My Third Novel's Conclusion, My Heartbreak

My heart begins to break when I think about completing this particular book -- because this narrative has sustained me like no other story I've known. It's both more personal and more universal than my other works. But beyond memory and archetype, it's a cri-de-coeur about needing to become the person one is destined to be. And in the writing, I have met my own life's work, my own fated journey -- having the sense all the while that the pages are suffused with a resonance, an energy, an electrified field that defies explanation. Writers hope and pray to be overtaken by a work in this way -- to be conscripted into passionate service of a profound story. To experience it even once in a lifetime seems a great privilege. I still have several months before this novel is complete, and this constitutes my reprieve. Because I'm not ready for the beauty to end.

Sunday, January 17, 2010

Art That Conspires

What elevates a book cover to the ranks of the truly memorable?  A sense of beauty, mystery, contrast, revelation?  I find myself drawn toward covers that convey a palpable harmony with the narrative itself, as if the visual and the fictional have joined hands in artistic collusion, somewhere in the bookstore dark.

What is it about cover art that compels you to pick up the book?  Or allows you to pass it by?  I'd be more than intrigued to hear your comments.


  1. What an interesting question. I don't know that I've ever really thought about it before. But since you've asked I'll concentrate on the cover art I've seen and enjoyed and remembered.

    Judith Guest's novel Ordinary People has a simple graphite pencil drawing depicting the family in a snapshot-like portrait. The deceased son's picture is lighter and less distinct than that of his parents and brother.
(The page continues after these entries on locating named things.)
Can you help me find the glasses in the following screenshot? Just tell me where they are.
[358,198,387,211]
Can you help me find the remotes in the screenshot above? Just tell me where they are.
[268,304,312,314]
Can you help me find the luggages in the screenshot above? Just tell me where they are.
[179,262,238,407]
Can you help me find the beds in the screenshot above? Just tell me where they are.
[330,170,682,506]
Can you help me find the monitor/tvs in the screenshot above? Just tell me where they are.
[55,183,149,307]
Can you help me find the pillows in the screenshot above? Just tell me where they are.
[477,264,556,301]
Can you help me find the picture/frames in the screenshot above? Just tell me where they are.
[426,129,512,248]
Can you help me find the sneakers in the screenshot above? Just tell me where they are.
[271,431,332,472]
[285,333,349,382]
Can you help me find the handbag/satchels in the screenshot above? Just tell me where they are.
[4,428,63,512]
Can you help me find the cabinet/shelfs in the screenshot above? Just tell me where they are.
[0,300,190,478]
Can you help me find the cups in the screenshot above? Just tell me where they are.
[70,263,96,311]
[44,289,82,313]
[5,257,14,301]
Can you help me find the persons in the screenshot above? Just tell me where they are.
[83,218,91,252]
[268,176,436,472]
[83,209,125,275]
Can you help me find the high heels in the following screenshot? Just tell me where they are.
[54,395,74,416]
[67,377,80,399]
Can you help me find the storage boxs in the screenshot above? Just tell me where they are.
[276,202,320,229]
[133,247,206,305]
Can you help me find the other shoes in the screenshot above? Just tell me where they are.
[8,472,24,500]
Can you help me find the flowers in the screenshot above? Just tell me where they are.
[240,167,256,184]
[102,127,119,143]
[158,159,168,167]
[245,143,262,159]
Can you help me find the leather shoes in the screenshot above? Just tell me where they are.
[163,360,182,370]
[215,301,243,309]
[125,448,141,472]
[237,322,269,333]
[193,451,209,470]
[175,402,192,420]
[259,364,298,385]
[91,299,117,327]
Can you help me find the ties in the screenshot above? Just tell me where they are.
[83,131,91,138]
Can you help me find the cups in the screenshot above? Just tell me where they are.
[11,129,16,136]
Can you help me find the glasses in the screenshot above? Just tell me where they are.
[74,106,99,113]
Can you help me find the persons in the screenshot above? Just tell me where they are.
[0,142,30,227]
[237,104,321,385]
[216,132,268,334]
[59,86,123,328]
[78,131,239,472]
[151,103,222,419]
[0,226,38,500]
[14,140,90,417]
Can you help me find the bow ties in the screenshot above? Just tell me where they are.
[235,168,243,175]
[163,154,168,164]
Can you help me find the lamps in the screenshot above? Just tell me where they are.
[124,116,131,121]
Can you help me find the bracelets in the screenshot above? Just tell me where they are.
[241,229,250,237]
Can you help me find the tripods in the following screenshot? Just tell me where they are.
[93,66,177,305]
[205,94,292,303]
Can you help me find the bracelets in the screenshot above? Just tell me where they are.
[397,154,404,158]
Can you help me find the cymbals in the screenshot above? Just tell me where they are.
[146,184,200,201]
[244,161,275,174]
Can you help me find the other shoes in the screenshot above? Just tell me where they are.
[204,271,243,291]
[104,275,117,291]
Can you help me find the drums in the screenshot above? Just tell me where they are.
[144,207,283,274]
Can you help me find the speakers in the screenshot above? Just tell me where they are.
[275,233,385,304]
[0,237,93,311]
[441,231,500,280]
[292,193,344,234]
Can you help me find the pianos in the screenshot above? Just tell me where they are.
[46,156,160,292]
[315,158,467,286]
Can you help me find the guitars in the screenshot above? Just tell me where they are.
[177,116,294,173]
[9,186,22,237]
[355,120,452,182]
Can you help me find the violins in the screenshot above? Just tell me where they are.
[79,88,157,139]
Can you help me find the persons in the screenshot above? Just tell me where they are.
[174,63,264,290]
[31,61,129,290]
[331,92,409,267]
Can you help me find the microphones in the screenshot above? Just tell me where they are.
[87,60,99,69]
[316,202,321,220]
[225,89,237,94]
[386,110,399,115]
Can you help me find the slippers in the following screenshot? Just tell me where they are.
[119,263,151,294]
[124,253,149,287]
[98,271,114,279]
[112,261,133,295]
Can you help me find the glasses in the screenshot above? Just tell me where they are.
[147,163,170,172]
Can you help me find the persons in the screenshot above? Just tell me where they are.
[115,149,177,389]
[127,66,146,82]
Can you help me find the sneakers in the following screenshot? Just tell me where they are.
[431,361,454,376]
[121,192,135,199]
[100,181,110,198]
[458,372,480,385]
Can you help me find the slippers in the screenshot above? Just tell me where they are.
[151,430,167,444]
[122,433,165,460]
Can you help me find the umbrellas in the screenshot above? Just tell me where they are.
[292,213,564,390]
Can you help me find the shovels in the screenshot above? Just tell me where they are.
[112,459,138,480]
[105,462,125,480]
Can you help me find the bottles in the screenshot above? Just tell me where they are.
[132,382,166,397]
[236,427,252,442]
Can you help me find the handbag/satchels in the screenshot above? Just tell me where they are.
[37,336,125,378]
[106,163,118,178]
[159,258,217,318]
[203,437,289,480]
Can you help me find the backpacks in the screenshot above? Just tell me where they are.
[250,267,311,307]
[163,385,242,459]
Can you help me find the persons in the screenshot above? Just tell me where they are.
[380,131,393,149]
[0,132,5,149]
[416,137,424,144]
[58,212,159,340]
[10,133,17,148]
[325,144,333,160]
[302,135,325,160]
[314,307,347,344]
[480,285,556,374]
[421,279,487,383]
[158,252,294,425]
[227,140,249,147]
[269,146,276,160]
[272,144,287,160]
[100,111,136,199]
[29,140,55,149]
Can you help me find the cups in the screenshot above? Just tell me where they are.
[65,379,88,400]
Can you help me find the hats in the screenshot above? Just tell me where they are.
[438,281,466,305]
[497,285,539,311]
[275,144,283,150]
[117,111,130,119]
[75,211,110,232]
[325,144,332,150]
Yet he is still there, a part of the family, influencing them all in his absence.

    Of course, the delightful watercolor cover for The World of Pooh and the winged armchair on Accidental Tourist are memorable and pleasing.

    I must also add that the cover to your first book, Copper Crown, is both beautiful and evocative. The two friends standing in a field divided by a fence, dresses blowing and storm approaching perfectly captures the drama inside.

    It is such a delight to see words and art intertwined. I am so looking forward to seeing the cover art submissions for The Unfastened Heart. Your magical book will certainly inspire exceptional art.

  2. This is something i`ve been thinking about for some time.
    We all know "Don`t judge a book by its cover", and as a simple reader, I agree, I don`t really care about the cover, although it`s a colorful game to enter in a library and let your senses be absorbed by the covers,the first contact with the book, take it from the self,first action, touch it turn it over and put it back. Well this is my game. It can happen to start reading like it and if i have money buy it.
    On the other hand, as an artist, I find here more than a game a challenge. It`s something about a match of visions. A dialog between the writer and the visual artist, both tourists in a place they like very much taking a coffee in a place they accidentally found with their luggage "of infomation" at their feet taking the book much higher.
    So the cover I think it is a higher dialog.

    I look forward to read your book, right now i am in a different place taking the coffee.